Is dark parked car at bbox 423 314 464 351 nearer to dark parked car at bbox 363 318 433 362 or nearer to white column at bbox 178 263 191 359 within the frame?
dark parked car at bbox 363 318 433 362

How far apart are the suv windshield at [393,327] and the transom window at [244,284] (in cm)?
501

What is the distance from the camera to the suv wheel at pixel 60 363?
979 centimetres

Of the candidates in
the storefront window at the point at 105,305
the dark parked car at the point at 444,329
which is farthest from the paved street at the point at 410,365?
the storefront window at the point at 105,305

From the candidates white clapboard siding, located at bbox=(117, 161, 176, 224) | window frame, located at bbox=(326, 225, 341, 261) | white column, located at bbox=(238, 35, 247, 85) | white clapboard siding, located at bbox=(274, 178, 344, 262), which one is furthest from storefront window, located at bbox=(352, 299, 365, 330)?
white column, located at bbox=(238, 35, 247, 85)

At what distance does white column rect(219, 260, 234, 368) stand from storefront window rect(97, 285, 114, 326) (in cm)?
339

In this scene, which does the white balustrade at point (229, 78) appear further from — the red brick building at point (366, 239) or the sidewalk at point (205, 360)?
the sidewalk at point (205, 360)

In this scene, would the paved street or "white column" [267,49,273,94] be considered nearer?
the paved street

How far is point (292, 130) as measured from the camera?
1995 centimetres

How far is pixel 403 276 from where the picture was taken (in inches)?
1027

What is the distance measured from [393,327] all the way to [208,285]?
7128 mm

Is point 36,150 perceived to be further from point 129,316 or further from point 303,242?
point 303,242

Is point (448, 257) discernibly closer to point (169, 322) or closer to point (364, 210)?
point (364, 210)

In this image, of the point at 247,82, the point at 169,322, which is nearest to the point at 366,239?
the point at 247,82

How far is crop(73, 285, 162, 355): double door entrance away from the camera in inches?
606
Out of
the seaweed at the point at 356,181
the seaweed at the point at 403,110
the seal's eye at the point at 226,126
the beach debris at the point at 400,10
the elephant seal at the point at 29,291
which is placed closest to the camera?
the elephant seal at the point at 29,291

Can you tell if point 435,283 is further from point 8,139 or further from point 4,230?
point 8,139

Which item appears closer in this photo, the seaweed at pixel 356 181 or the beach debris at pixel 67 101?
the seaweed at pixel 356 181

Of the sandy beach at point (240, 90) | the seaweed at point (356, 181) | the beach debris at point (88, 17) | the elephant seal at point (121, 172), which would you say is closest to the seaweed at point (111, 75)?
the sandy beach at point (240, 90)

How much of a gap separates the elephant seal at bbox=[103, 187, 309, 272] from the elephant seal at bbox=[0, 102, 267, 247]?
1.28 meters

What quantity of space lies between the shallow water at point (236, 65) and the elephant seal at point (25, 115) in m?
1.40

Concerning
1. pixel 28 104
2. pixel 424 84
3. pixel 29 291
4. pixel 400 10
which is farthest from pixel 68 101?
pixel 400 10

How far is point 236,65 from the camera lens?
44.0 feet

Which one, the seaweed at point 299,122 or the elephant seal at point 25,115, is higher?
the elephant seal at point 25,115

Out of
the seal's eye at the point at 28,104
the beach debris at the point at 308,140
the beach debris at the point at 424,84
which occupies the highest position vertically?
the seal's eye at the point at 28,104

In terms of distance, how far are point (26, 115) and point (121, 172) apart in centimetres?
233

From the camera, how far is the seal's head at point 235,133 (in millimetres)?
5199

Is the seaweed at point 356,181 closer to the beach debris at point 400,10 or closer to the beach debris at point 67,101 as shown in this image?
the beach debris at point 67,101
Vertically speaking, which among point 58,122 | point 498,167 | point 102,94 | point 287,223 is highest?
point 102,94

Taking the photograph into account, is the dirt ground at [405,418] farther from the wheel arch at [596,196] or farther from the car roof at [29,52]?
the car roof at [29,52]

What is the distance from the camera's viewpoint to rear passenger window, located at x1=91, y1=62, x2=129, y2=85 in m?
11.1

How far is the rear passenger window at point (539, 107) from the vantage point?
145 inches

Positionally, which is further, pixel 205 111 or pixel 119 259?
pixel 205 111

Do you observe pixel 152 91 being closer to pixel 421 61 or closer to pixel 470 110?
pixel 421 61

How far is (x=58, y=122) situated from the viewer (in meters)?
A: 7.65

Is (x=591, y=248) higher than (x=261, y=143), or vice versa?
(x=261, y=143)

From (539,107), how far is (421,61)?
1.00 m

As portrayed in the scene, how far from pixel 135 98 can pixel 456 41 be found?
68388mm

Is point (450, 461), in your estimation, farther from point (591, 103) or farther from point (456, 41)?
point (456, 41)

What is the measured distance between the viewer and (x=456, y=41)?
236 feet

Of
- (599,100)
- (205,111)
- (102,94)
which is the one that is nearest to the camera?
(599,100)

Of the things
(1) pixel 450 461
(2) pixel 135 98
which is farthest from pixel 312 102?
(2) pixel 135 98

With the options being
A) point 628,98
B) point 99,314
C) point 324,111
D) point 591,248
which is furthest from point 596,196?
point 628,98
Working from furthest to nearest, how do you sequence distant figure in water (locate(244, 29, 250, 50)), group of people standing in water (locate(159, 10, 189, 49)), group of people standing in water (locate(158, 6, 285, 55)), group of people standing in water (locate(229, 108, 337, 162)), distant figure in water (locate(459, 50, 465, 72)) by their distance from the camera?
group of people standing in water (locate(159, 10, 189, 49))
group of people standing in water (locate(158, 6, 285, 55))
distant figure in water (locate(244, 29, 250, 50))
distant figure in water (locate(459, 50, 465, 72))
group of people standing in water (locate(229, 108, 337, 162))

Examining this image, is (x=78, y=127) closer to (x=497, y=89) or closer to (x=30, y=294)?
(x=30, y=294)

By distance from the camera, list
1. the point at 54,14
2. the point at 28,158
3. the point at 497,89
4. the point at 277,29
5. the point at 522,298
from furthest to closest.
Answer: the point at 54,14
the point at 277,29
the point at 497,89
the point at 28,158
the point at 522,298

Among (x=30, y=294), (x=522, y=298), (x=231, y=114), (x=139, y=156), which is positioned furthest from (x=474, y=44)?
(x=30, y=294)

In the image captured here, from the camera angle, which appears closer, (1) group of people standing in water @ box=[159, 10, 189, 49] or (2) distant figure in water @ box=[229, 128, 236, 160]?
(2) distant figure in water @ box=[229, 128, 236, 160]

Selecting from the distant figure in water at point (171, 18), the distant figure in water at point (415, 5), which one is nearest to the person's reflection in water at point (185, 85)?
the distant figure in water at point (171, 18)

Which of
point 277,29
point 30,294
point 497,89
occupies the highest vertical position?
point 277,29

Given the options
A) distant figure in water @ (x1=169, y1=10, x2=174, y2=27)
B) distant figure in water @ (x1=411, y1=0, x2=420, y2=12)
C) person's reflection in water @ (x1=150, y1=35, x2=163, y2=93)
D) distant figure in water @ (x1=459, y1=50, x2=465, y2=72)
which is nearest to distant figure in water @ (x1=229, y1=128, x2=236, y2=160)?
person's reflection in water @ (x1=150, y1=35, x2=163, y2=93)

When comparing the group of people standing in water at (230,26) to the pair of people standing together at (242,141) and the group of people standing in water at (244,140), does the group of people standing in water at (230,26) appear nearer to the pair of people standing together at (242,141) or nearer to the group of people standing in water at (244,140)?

-- Problem description --
Convert the listing above, from its first line through the line containing "979 centimetres", into a two-column CSV with the header row text,answer. Put each text-and-answer pair on its own row, with each value in a single quoted field and line breaks replaced by spaces.

-- Answer to this exercise --
text,answer
"Is dark parked car at bbox 423 314 464 351 nearer to dark parked car at bbox 363 318 433 362 or nearer to white column at bbox 178 263 191 359 within the frame?","dark parked car at bbox 363 318 433 362"
"How far apart are the suv windshield at [393,327] and the transom window at [244,284] (in cm)?","501"
"What is the distance from the camera to the suv wheel at pixel 60 363?","979 centimetres"